# Task statement
Can you reproduce every one of the records below word for word, changing nothing?

● ● ●

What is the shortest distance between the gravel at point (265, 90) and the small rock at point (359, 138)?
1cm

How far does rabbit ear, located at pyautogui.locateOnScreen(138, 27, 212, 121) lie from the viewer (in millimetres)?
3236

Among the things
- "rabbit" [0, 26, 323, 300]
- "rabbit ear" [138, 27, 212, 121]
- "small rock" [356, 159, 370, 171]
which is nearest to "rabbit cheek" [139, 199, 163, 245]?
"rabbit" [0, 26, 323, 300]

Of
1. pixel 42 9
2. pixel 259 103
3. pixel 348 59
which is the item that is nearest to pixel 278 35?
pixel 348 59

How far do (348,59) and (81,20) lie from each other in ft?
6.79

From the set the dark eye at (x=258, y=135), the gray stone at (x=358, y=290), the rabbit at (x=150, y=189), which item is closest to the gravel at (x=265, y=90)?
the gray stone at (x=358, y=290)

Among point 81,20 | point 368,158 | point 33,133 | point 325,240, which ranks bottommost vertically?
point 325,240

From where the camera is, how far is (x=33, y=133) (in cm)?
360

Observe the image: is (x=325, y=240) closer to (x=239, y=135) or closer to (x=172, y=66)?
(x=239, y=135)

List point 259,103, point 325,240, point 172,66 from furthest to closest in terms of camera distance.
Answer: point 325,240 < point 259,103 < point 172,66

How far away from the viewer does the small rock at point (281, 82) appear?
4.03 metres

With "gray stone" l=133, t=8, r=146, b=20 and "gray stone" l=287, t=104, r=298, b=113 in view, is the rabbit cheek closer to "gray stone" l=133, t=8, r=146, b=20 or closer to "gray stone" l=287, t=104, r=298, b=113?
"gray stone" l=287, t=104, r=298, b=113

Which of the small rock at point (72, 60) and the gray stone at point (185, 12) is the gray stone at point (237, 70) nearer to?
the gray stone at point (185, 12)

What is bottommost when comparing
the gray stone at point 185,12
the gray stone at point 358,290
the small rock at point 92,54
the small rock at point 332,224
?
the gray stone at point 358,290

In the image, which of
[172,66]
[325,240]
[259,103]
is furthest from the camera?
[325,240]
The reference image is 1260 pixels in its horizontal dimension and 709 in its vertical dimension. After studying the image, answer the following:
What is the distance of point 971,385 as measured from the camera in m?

● ● ●

# The result
What is the shortest distance between the gravel at point (265, 90) and the small rock at point (359, 138)?
1cm

How far does rabbit ear, located at pyautogui.locateOnScreen(138, 27, 212, 121) lie from the viewer (in millimetres)?
3236

Among the things
- "rabbit" [0, 26, 323, 300]
- "rabbit ear" [138, 27, 212, 121]
- "small rock" [356, 159, 370, 171]
which is nearest to "rabbit cheek" [139, 199, 163, 245]?
"rabbit" [0, 26, 323, 300]

Of
1. pixel 42 9
2. pixel 259 103
3. pixel 348 59
which is the item that is nearest to pixel 278 35?
pixel 348 59

How far do (348,59) and (81,20) lie from each other in ft?
6.79

From the set the dark eye at (x=258, y=135), the gray stone at (x=358, y=290), the rabbit at (x=150, y=189), which item is closest to the gravel at (x=265, y=90)?
the gray stone at (x=358, y=290)

Among point 81,20 | point 368,158 | point 33,133 | point 325,240, which ranks bottommost vertically?
point 325,240

From where the camera is, how far is (x=33, y=133) (in cm)?
360

Observe the image: is (x=325, y=240) closer to (x=239, y=135) or closer to (x=172, y=66)?
(x=239, y=135)

List point 259,103, point 325,240, point 172,66 from furthest to closest in terms of camera distance.
Answer: point 325,240 < point 259,103 < point 172,66

How far away from the viewer does the small rock at point (281, 82) appear?
4.03 metres

With "gray stone" l=133, t=8, r=146, b=20 and "gray stone" l=287, t=104, r=298, b=113 in view, is the rabbit cheek closer to "gray stone" l=133, t=8, r=146, b=20 or closer to "gray stone" l=287, t=104, r=298, b=113?
"gray stone" l=287, t=104, r=298, b=113

Which of the small rock at point (72, 60) and the gray stone at point (185, 12) is the gray stone at point (237, 70) nearer to?
the gray stone at point (185, 12)

What is bottommost when comparing
the gray stone at point 185,12
the gray stone at point 358,290
the small rock at point 92,54
the small rock at point 332,224
?
the gray stone at point 358,290

In the image, which of
[172,66]
[325,240]
[259,103]
is furthest from the camera?
[325,240]
The reference image is 1260 pixels in its horizontal dimension and 709 in its vertical dimension. After studying the image, answer the following:
What is the distance of point 971,385 as measured from the camera in m?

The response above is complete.